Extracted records
* * *

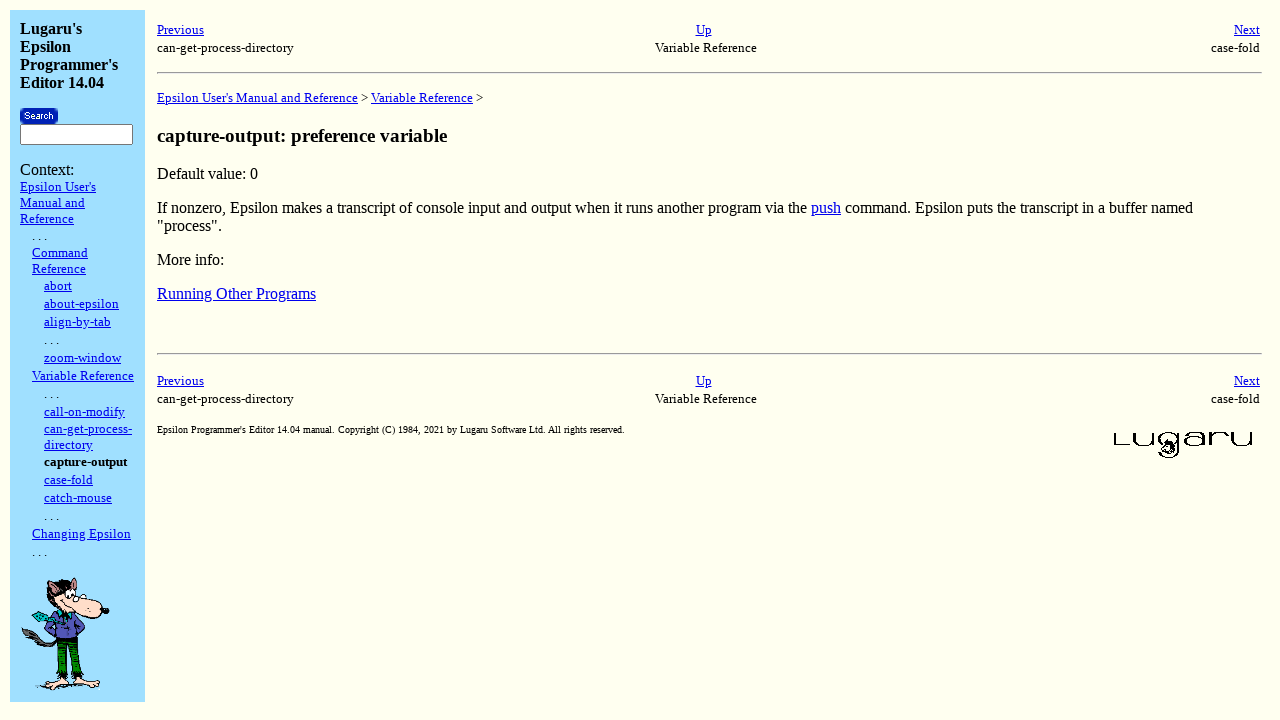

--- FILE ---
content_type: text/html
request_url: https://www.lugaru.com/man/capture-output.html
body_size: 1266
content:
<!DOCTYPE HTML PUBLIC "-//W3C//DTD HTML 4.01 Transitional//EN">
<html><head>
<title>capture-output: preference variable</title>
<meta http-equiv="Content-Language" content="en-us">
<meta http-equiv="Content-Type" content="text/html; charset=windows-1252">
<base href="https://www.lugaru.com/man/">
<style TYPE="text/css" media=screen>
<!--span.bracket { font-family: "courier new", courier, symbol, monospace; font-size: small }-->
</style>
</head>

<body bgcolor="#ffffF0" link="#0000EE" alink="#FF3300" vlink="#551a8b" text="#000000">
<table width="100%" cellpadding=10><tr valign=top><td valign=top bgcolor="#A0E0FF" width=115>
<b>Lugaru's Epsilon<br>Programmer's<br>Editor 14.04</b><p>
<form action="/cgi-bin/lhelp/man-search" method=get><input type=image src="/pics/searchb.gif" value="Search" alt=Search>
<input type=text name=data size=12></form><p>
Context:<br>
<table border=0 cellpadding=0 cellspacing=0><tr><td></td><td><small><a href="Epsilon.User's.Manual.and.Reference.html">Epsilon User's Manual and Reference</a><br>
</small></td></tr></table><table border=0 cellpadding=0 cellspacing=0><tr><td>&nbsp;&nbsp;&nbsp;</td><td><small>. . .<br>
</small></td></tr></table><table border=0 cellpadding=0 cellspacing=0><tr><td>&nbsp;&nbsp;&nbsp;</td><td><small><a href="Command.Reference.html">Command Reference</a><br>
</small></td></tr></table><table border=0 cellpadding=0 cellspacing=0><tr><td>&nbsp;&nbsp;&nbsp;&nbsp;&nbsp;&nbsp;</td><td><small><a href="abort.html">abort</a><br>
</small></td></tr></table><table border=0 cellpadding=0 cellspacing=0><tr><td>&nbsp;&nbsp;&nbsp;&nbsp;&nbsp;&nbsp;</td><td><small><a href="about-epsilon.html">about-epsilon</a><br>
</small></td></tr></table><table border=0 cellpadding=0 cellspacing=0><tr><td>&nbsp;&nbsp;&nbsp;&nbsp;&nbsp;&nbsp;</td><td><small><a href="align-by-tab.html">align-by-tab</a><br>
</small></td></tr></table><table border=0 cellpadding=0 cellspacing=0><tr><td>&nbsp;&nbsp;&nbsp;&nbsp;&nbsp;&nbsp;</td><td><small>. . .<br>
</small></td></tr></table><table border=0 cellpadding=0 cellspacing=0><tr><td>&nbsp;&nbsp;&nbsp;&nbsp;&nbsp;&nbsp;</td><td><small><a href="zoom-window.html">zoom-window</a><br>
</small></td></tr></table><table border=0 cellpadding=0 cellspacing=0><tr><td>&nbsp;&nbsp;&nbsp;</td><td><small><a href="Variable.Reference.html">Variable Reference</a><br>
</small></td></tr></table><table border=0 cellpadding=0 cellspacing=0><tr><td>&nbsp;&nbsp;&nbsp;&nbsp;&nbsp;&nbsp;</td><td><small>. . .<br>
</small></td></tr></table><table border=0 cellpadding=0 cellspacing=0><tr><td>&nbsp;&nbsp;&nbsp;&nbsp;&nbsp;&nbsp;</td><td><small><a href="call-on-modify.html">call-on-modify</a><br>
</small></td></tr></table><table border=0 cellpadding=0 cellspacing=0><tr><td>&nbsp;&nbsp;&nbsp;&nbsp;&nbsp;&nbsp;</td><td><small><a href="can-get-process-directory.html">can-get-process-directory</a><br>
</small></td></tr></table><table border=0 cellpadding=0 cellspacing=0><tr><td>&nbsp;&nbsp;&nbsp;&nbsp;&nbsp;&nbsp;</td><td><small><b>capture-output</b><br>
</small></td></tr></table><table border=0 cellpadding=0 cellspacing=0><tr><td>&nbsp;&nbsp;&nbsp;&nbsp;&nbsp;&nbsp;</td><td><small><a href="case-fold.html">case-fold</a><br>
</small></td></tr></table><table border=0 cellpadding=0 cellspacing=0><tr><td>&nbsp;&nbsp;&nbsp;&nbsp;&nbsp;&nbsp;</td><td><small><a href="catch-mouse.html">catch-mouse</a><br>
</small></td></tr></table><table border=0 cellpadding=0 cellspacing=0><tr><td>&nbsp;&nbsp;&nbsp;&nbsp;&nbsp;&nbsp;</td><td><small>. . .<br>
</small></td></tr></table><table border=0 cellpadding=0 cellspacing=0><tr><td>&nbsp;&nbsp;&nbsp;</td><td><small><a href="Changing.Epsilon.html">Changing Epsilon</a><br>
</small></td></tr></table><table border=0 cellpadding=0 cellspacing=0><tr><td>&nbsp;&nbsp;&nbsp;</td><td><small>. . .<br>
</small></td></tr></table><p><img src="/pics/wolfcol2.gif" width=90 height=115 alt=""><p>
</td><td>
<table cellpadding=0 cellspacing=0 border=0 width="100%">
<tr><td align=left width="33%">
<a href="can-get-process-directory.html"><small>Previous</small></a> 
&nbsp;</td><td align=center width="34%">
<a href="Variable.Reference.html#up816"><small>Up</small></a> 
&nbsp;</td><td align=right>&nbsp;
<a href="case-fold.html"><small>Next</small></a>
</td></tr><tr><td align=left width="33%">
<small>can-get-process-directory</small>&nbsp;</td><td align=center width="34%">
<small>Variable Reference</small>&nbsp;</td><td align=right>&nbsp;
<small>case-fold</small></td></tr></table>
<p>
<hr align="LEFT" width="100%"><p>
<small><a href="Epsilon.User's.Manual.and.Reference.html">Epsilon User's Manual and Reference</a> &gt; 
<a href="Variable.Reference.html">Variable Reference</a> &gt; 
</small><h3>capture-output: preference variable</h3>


* * *

▶ ABOUT THIS TASK:
Copy out the records exactly; the pictures stay behind.

▶ EXERCISE RESULT:
--- FILE ---
content_type: text/html
request_url: https://www.lugaru.com/man/capture-output.html
body_size: 1266
content:
<!DOCTYPE HTML PUBLIC "-//W3C//DTD HTML 4.01 Transitional//EN">
<html><head>
<title>capture-output: preference variable</title>
<meta http-equiv="Content-Language" content="en-us">
<meta http-equiv="Content-Type" content="text/html; charset=windows-1252">
<base href="https://www.lugaru.com/man/">
<style TYPE="text/css" media=screen>
<!--span.bracket { font-family: "courier new", courier, symbol, monospace; font-size: small }-->
</style>
</head>

<body bgcolor="#ffffF0" link="#0000EE" alink="#FF3300" vlink="#551a8b" text="#000000">
<table width="100%" cellpadding=10><tr valign=top><td valign=top bgcolor="#A0E0FF" width=115>
<b>Lugaru's Epsilon<br>Programmer's<br>Editor 14.04</b><p>
<form action="/cgi-bin/lhelp/man-search" method=get><input type=image src="/pics/searchb.gif" value="Search" alt=Search>
<input type=text name=data size=12></form><p>
Context:<br>
<table border=0 cellpadding=0 cellspacing=0><tr><td></td><td><small><a href="Epsilon.User's.Manual.and.Reference.html">Epsilon User's Manual and Reference</a><br>
</small></td></tr></table><table border=0 cellpadding=0 cellspacing=0><tr><td>&nbsp;&nbsp;&nbsp;</td><td><small>. . .<br>
</small></td></tr></table><table border=0 cellpadding=0 cellspacing=0><tr><td>&nbsp;&nbsp;&nbsp;</td><td><small><a href="Command.Reference.html">Command Reference</a><br>
</small></td></tr></table><table border=0 cellpadding=0 cellspacing=0><tr><td>&nbsp;&nbsp;&nbsp;&nbsp;&nbsp;&nbsp;</td><td><small><a href="abort.html">abort</a><br>
</small></td></tr></table><table border=0 cellpadding=0 cellspacing=0><tr><td>&nbsp;&nbsp;&nbsp;&nbsp;&nbsp;&nbsp;</td><td><small><a href="about-epsilon.html">about-epsilon</a><br>
</small></td></tr></table><table border=0 cellpadding=0 cellspacing=0><tr><td>&nbsp;&nbsp;&nbsp;&nbsp;&nbsp;&nbsp;</td><td><small><a href="align-by-tab.html">align-by-tab</a><br>
</small></td></tr></table><table border=0 cellpadding=0 cellspacing=0><tr><td>&nbsp;&nbsp;&nbsp;&nbsp;&nbsp;&nbsp;</td><td><small>. . .<br>
</small></td></tr></table><table border=0 cellpadding=0 cellspacing=0><tr><td>&nbsp;&nbsp;&nbsp;&nbsp;&nbsp;&nbsp;</td><td><small><a href="zoom-window.html">zoom-window</a><br>
</small></td></tr></table><table border=0 cellpadding=0 cellspacing=0><tr><td>&nbsp;&nbsp;&nbsp;</td><td><small><a href="Variable.Reference.html">Variable Reference</a><br>
</small></td></tr></table><table border=0 cellpadding=0 cellspacing=0><tr><td>&nbsp;&nbsp;&nbsp;&nbsp;&nbsp;&nbsp;</td><td><small>. . .<br>
</small></td></tr></table><table border=0 cellpadding=0 cellspacing=0><tr><td>&nbsp;&nbsp;&nbsp;&nbsp;&nbsp;&nbsp;</td><td><small><a href="call-on-modify.html">call-on-modify</a><br>
</small></td></tr></table><table border=0 cellpadding=0 cellspacing=0><tr><td>&nbsp;&nbsp;&nbsp;&nbsp;&nbsp;&nbsp;</td><td><small><a href="can-get-process-directory.html">can-get-process-directory</a><br>
</small></td></tr></table><table border=0 cellpadding=0 cellspacing=0><tr><td>&nbsp;&nbsp;&nbsp;&nbsp;&nbsp;&nbsp;</td><td><small><b>capture-output</b><br>
</small></td></tr></table><table border=0 cellpadding=0 cellspacing=0><tr><td>&nbsp;&nbsp;&nbsp;&nbsp;&nbsp;&nbsp;</td><td><small><a href="case-fold.html">case-fold</a><br>
</small></td></tr></table><table border=0 cellpadding=0 cellspacing=0><tr><td>&nbsp;&nbsp;&nbsp;&nbsp;&nbsp;&nbsp;</td><td><small><a href="catch-mouse.html">catch-mouse</a><br>
</small></td></tr></table><table border=0 cellpadding=0 cellspacing=0><tr><td>&nbsp;&nbsp;&nbsp;&nbsp;&nbsp;&nbsp;</td><td><small>. . .<br>
</small></td></tr></table><table border=0 cellpadding=0 cellspacing=0><tr><td>&nbsp;&nbsp;&nbsp;</td><td><small><a href="Changing.Epsilon.html">Changing Epsilon</a><br>
</small></td></tr></table><table border=0 cellpadding=0 cellspacing=0><tr><td>&nbsp;&nbsp;&nbsp;</td><td><small>. . .<br>
</small></td></tr></table><p><img src="/pics/wolfcol2.gif" width=90 height=115 alt=""><p>
</td><td>
<table cellpadding=0 cellspacing=0 border=0 width="100%">
<tr><td align=left width="33%">
<a href="can-get-process-directory.html"><small>Previous</small></a> 
&nbsp;</td><td align=center width="34%">
<a href="Variable.Reference.html#up816"><small>Up</small></a> 
&nbsp;</td><td align=right>&nbsp;
<a href="case-fold.html"><small>Next</small></a>
</td></tr><tr><td align=left width="33%">
<small>can-get-process-directory</small>&nbsp;</td><td align=center width="34%">
<small>Variable Reference</small>&nbsp;</td><td align=right>&nbsp;
<small>case-fold</small></td></tr></table>
<p>
<hr align="LEFT" width="100%"><p>
<small><a href="Epsilon.User's.Manual.and.Reference.html">Epsilon User's Manual and Reference</a> &gt; 
<a href="Variable.Reference.html">Variable Reference</a> &gt; 
</small><h3>capture-output: preference variable</h3>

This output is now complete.